Леночка (останавливается и некоторое время только беспомощно и беззвучно разводит руками). Как так можно? Как так можно? Да куда ж мне податься-то? Ну скажите, если вы такие умные. Ну скажите… Думаете, мне легко? Думаете, мне хорошо тут, в дыре этой, сидеть невылазно? В поселении этом осажденном, откуда носу не высунуть — того гляди, пристрелят? (со слезами в голосе) Я ж не старая еще, мне жить хочется… детей… мужа… Ну дура я, дура… — довольны? (закрывает лицо руками) Господи, да за что же мне наказание такое? (плачет)
Войницкий (встает, в смущении). Леночка… (подходит к ней, пытается успокоить) Леночка, ну извините, ради Бога… Ну простите вы меня, ну сморозил глупость…
Леночка (вырывается). Не трогайте меня! Отстаньте!
Войницкий (в еще большем смущении). Ну вот… Осел я старый… Соня, ну сделай же что-нибудь…
Пауза. Соня, не двигаясь, молча смотрит в сторону.
Пойду, валерьянки накапаю, что ли…
Уходит.
Леночка (утирает слезы). Все тут меня ненавидят. А за что? За то, что я слова умные говорить не умею? Да где ж мне научиться было словам этим — может, в Череповце моем сраном, где дети начинают говорить в четыре года и сразу — матом? На улице, где за лишнее слово тебе лицо режут? В интернате для несовершеннолетних преступников, куда я попала в двенадцать лет за наркоту? (Соне) Вот ты меня проституцией попрекаешь… да знаешь ли ты, о чем говоришь, девочка? Знаешь ли ты, каково быть проданной сутенеру? Знаешь ли ты, что такое «производственное обучение», когда десяток подонков жарят тебя ежедневно, не выпуская из подвала, в течение месяца? Знаешь ли ты, что такое стамбульский бордель? Ты об этом только в газетах читаешь и слава Богу…
Пауза.
Ладно. Чего это я разнылась… (подходит к Соне, сидящей все так же, отвернувшись) Ты вот что… Ты на меня зря зуб не держи. Делить нам с тобой нечего. Наследства никакого на горизонте не предвидится, так что этот момент можно отсечь сразу. Что еще? Отцовское внимание? Ну, этим, насколько я понимаю, ты никогда похвастать не могла. Так ведь? Ну что молчишь?
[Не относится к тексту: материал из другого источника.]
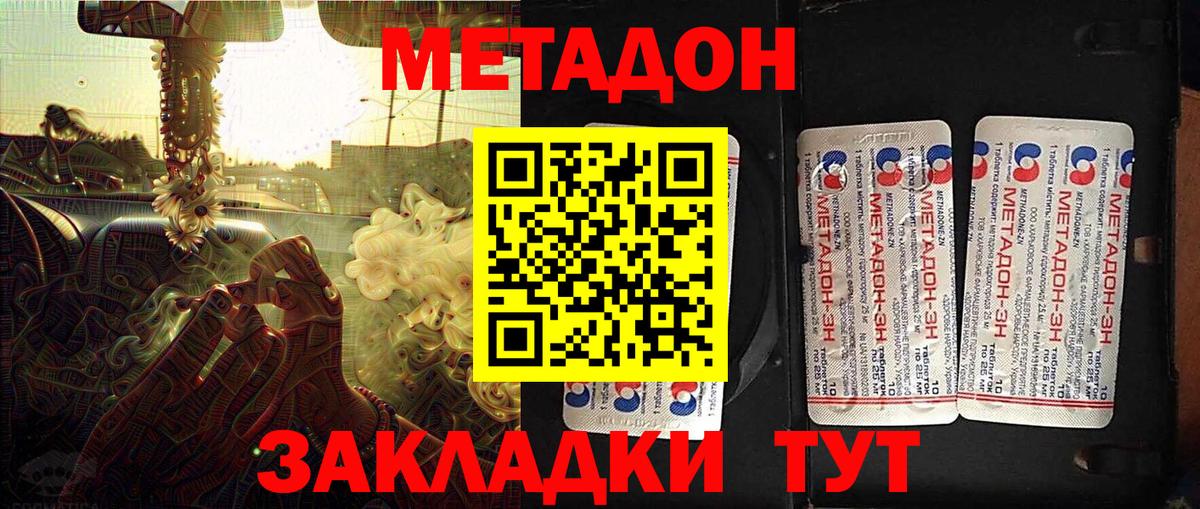 Кетамин Малгобек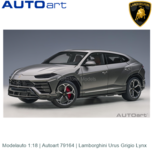 Modelauto 1:18 | Autoart 79164 | Lamborghini Urus Grigio Lynx Modelauto 1:18 | Autoart 79164 | Lamborghini Urus Grigio Lynx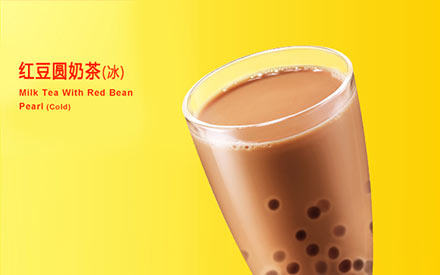肯德基红豆圆奶茶,价格9.50元/杯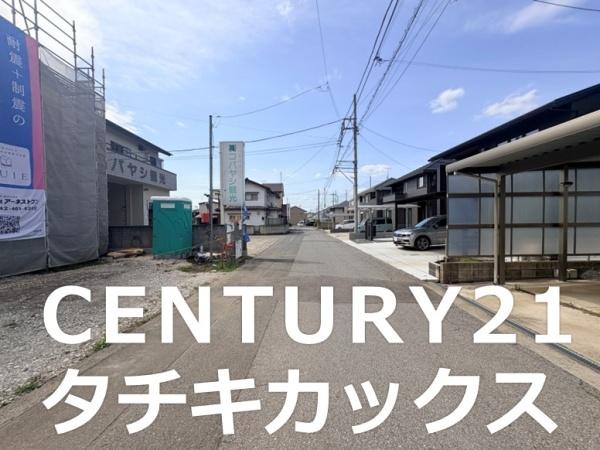 クレイドルガーデン　古河市関戸第１　全１棟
Соня (поворачивает голову, видно, что она смеется). Слушаю, как ты заливаешь. Красиво получается. Смотри, зал весь в слезах… Думаешь, я тебе верю хотя бы на грош? Дудки… Ты бы лучше эти арии Тоски для клиентуры приберегла. На меня они не действуют. Говори сразу — чего тебе от меня надо? Ты ведь эту оперу неспроста затеяла, знаю.
Леночка (спокойно). О'кей. Мне — без разницы. Хочешь так — давай так. Нет проблем… (заглядывая Соне в лицо) Помоги мне отсюда выбраться. Хоть как — хоть с батей твоим, хоть без него — не мытьем, так катаньем. Помоги.
Соня (удивленно). Да как же я тебе помогу-то? Билет тебе купить до Мюнхена?
Леночка. Да хоть бы и так, если уж ничего другого не наклюнется. Обрыдло мне тут — мочи нет.
Соня. А что ж другое?
Леночка. Познакомь меня с кем-нибудь серьезным. Чтоб статус был, чтоб человек уважаемый, при средствах. Я бы и сама смогла, да где ж тут, в этой глуши развернешься. Отсюда даже в город не выехать, да и языка я не знаю — русский да немецкий с горем пополам.
Соня (оглядывает ее с ног до головы). Познакомить, говоришь… Баба ты, конечно, видная, спору нет. Да только, знаешь, не стоит тебе с израильтянами связываться. Тут тебе лоха не найти. Здешние акулы похищнее тебя будут.